GIVEN REQUEST:
Reproduce every row below word for word, leaving out the pictures.

----- DATA ROWS

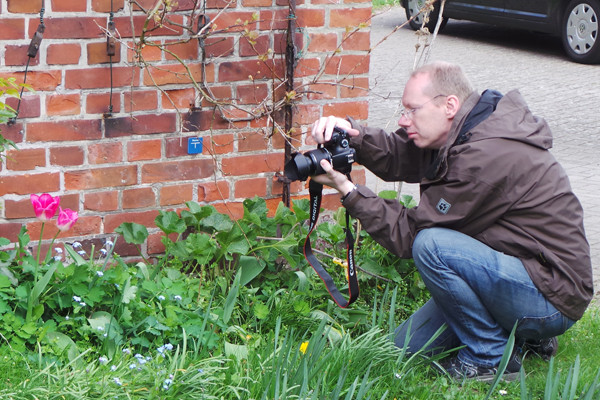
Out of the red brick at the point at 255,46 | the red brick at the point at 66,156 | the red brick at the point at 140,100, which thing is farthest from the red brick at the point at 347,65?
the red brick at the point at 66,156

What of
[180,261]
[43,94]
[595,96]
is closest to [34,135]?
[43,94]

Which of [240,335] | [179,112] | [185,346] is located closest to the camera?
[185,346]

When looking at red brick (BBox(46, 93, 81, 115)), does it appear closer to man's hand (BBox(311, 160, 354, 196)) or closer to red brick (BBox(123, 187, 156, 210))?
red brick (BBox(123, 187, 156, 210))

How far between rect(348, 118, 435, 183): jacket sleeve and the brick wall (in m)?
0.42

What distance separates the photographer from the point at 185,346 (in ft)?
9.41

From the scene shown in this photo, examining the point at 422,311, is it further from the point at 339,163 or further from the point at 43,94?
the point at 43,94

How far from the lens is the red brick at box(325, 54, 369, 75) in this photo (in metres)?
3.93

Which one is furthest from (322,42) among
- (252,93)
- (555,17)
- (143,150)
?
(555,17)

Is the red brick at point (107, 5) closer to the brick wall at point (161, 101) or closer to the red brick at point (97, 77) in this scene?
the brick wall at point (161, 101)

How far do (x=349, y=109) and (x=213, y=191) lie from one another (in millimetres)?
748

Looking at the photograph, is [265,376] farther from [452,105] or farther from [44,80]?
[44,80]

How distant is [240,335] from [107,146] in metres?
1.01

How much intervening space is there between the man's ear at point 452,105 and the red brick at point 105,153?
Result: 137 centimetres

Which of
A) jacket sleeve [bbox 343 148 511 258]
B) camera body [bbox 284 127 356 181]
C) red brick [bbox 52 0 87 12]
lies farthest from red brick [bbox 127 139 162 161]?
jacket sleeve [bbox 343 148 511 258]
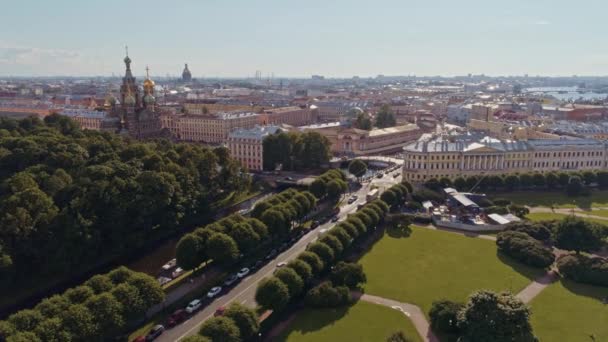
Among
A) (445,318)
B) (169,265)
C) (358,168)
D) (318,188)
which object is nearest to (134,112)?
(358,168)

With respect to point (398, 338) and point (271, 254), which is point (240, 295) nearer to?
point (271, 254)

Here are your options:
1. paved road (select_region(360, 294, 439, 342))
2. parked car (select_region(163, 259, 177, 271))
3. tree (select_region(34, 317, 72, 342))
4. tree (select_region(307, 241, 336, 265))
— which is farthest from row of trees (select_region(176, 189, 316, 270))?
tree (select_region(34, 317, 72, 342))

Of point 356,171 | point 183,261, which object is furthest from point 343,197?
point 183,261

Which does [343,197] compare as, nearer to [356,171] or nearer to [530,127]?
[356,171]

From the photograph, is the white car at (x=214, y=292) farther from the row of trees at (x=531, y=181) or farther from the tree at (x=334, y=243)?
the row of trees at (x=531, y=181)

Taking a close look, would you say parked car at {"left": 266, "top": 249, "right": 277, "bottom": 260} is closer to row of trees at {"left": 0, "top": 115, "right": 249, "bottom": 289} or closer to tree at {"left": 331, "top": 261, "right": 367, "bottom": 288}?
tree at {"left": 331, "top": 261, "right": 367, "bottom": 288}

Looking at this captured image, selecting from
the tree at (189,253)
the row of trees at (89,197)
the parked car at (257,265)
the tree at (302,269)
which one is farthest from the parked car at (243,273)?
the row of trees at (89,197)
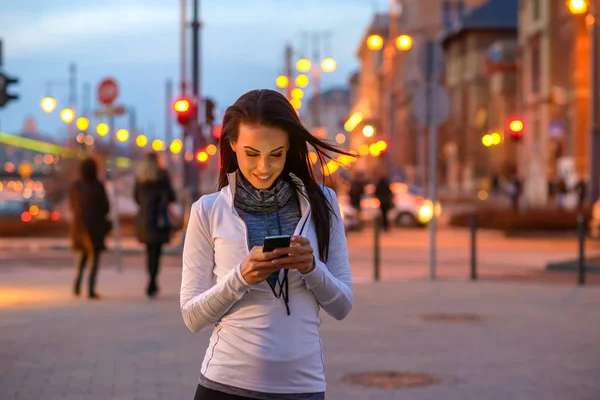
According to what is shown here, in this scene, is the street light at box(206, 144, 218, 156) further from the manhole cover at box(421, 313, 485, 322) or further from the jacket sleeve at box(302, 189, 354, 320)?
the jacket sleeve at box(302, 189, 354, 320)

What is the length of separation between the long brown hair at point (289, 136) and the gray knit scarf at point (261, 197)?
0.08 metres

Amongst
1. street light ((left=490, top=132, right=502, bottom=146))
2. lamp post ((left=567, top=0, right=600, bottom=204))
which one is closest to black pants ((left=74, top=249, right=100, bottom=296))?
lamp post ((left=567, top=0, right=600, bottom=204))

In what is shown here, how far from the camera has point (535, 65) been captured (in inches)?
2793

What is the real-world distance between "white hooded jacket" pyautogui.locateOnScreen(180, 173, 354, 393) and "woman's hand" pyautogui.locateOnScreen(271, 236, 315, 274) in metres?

----------

RESULT BELOW:
Out of the red brick at the point at 255,46 | the red brick at the point at 66,156 | the red brick at the point at 140,100, which thing is farthest from the red brick at the point at 347,65?
the red brick at the point at 66,156

What of
[180,261]
[43,94]
[595,96]
is closest to [34,135]?
[43,94]

Which of [240,335] | [179,112] | [185,346] is located closest to the camera?
[185,346]

When looking at red brick (BBox(46, 93, 81, 115)), does it appear closer to man's hand (BBox(311, 160, 354, 196)) or closer to red brick (BBox(123, 187, 156, 210))?
red brick (BBox(123, 187, 156, 210))

How far between rect(348, 118, 435, 183): jacket sleeve and the brick wall (in m)?
0.42

What distance separates the photographer from the point at 185,346 (in ft)?
9.41

From the scene shown in this photo, examining the point at 422,311, is it further from the point at 339,163 or further from the point at 43,94?
the point at 43,94

How far from the lens is the red brick at box(325, 54, 369, 75) in this photo (in metres)?
3.93

Which one is furthest from (322,42) among
- (252,93)
- (555,17)
- (143,150)
?
(555,17)

Is the red brick at point (107, 5) closer to the brick wall at point (161, 101) or closer to the red brick at point (97, 77) in this scene?
the brick wall at point (161, 101)

How far do (x=349, y=109) and (x=213, y=191) lie from one another (in millimetres)?
748

Looking at the photograph, is [265,376] farther from [452,105] or farther from [44,80]?
[44,80]

How distant is [240,335] from [107,146] in metres?
1.01

How much intervening space is there between the man's ear at point 452,105 and the red brick at point 105,153?
Result: 137 centimetres

Which of
A) jacket sleeve [bbox 343 148 511 258]
B) camera body [bbox 284 127 356 181]
C) red brick [bbox 52 0 87 12]
lies farthest from red brick [bbox 127 139 162 161]?
jacket sleeve [bbox 343 148 511 258]
Among
A) (445,318)
B) (169,265)
C) (358,168)
D) (318,188)
which object is nearest to (134,112)?
(358,168)

With respect to point (398, 338) and point (271, 254), which is point (240, 295) nearer to?
point (271, 254)

Here are your options:
1. paved road (select_region(360, 294, 439, 342))
2. parked car (select_region(163, 259, 177, 271))
3. tree (select_region(34, 317, 72, 342))
4. tree (select_region(307, 241, 336, 265))
— which is farthest from row of trees (select_region(176, 189, 316, 270))?
tree (select_region(34, 317, 72, 342))

Of point 356,171 | point 183,261, which object is furthest from point 343,197?
point 183,261

Which does [343,197] compare as, nearer to [356,171] or nearer to [530,127]?
[356,171]

From the photograph, is the white car at (x=214, y=292) farther from the row of trees at (x=531, y=181) or farther from the tree at (x=334, y=243)?
the row of trees at (x=531, y=181)

Taking a close look, would you say parked car at {"left": 266, "top": 249, "right": 277, "bottom": 260} is closer to row of trees at {"left": 0, "top": 115, "right": 249, "bottom": 289} or closer to tree at {"left": 331, "top": 261, "right": 367, "bottom": 288}?
tree at {"left": 331, "top": 261, "right": 367, "bottom": 288}

Looking at this captured image, selecting from
the tree at (189,253)
the row of trees at (89,197)
the parked car at (257,265)
the tree at (302,269)
which one is farthest from the parked car at (243,273)?
the row of trees at (89,197)
According to what is shown here, in this scene, is the street light at box(206, 144, 218, 156) further from the manhole cover at box(421, 313, 485, 322) or further from the jacket sleeve at box(302, 189, 354, 320)?
the jacket sleeve at box(302, 189, 354, 320)

What is the length of separation between the long brown hair at point (289, 136) and the gray knit scarf at point (261, 197)?
0.08 metres

Amongst
1. street light ((left=490, top=132, right=502, bottom=146))
2. lamp post ((left=567, top=0, right=600, bottom=204))
which one is closest to black pants ((left=74, top=249, right=100, bottom=296))?
lamp post ((left=567, top=0, right=600, bottom=204))

In what is shown here, how far from the camera has point (535, 65) been captured (in inches)?
2793

What is the real-world distance between "white hooded jacket" pyautogui.locateOnScreen(180, 173, 354, 393) and "woman's hand" pyautogui.locateOnScreen(271, 236, 315, 274) in metres?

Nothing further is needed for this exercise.